A heterosexual couple, who want to show their everlasting commitment to each other without entering into the patriarchal contract that is marriage, have won a legal battle to enter a civil partnership instead.
Rebecca Steinfeld, 37, and Charles Keidan, 41, from west London, won their case in the Supreme Court after it was unanimously decided by five justices that the Civil Partnership Act 2004 was incompatible with the European Convention on Human Rights.
The Act, which until the ruling was reserved for single-sex couples only, offers Steinfeld and Keidan the same legal treatment in terms of inheritance, tax, pensions and next-of-kin arrangements as marriage.
Announcing the court's decision, Lord Kerr said the government did not seek to justify the difference in treatment between same-sex and different-sex couples.
“To the contrary, it accepts that the difference cannot be justified,” he said.
While same-sex couples have had the choice to either get married or enter a civil partnership since March 2014, heterosexual couples can only get married – which led Steinfeld and Keidan to argue that the law was discriminatory.

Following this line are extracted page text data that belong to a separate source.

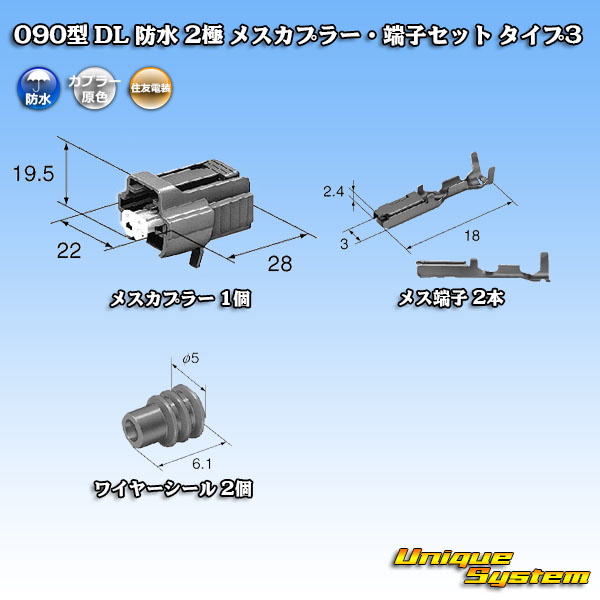 090型 DL 防水 2極 メスカプラー・端子セット タイプ3

防水

カプラー原色

住友電装

19.5

22

28

メスカプラー 1個

2.4

3

18

メス端子 2本

$\phi5$

6.1

ワイヤーシール 2個

Unique System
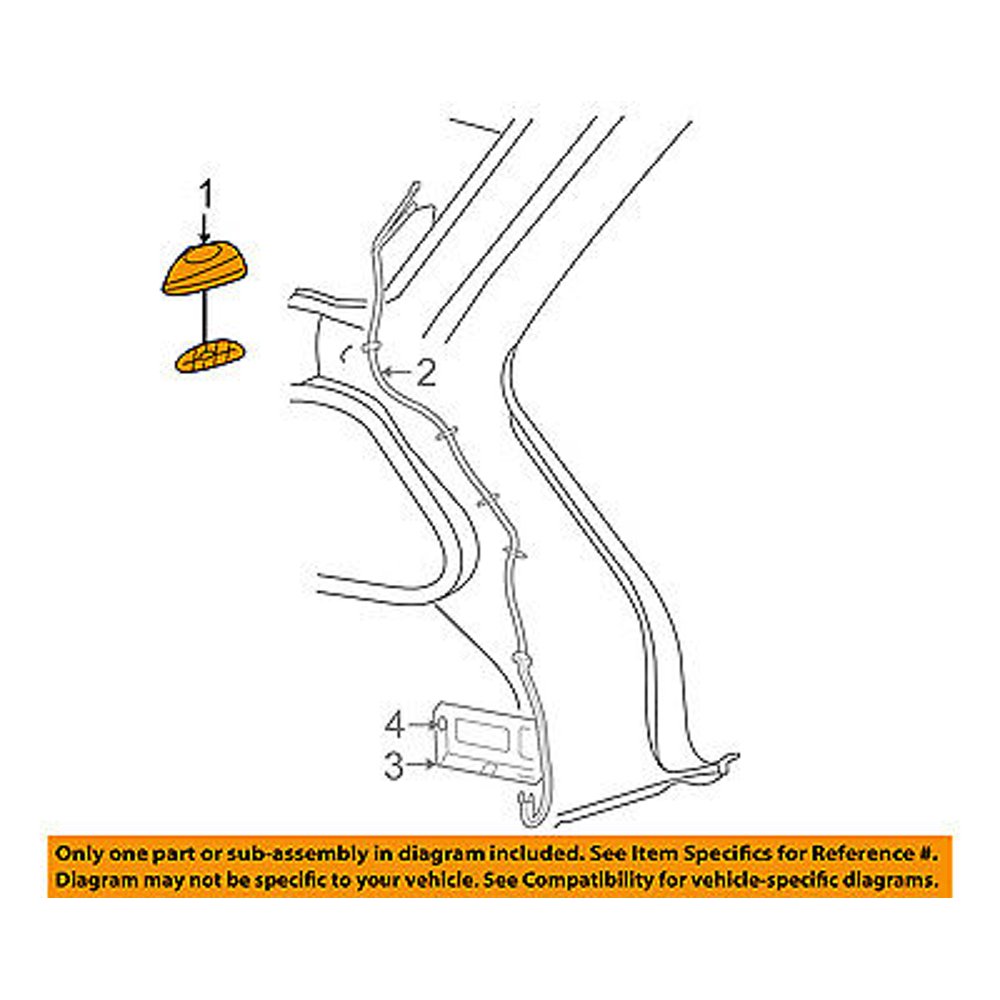 1

2

4

3

Only one part or sub-assembly in diagram included. See Item Specifics for Reference #.
Diagram may not be specific to your vehicle. See Compatibility for vehicle-specific diagrams.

In their ruling. the judges said that the government should have eliminated the inequality of treatment between same-sex and opposite-sex partners when the Marriage (Same Sex Couples) Act came into force in 2014, the judges said.
“This could have been done by abolishing civil partnerships or by instantaneously extending them to different-sex couples… Taking time to evaluate whether to abolish or extend could never amount to a legitimate aim for the continuance of the discrimination.”
While the ruling does not immediately change the law of the land, or oblige the legislature to do so, the decision will put pressure on the government to change the law.
The couple, who have been together for eight years and have two children, had previously called out the patriarchal “legacy” of marriage, calling the institution that “treated women as property for centuries” an option that wasn’t available to them.
Speaking to the BBC after the ruling, the “elated” couple explained that they wanted to raise their children “as equal partners,” adding that entering a civil partnership, “a modern, symmetrical institution,” set the best example for them.
According to The Guardian, the couple’s commitment to equality and rejection of marriage because of its patriarchal associations is such that, rather than give them a double-barreled surname, they have the fused family name of Keidstein.
LGBT and human rights campaigner Peter Tatchell called the ruling a “victory for love and equality.”
“It was never fair that same-sex couples had two options, civil partnerships and civil marriages, whereas opposite-sex partners had only one option, marriage,” he said.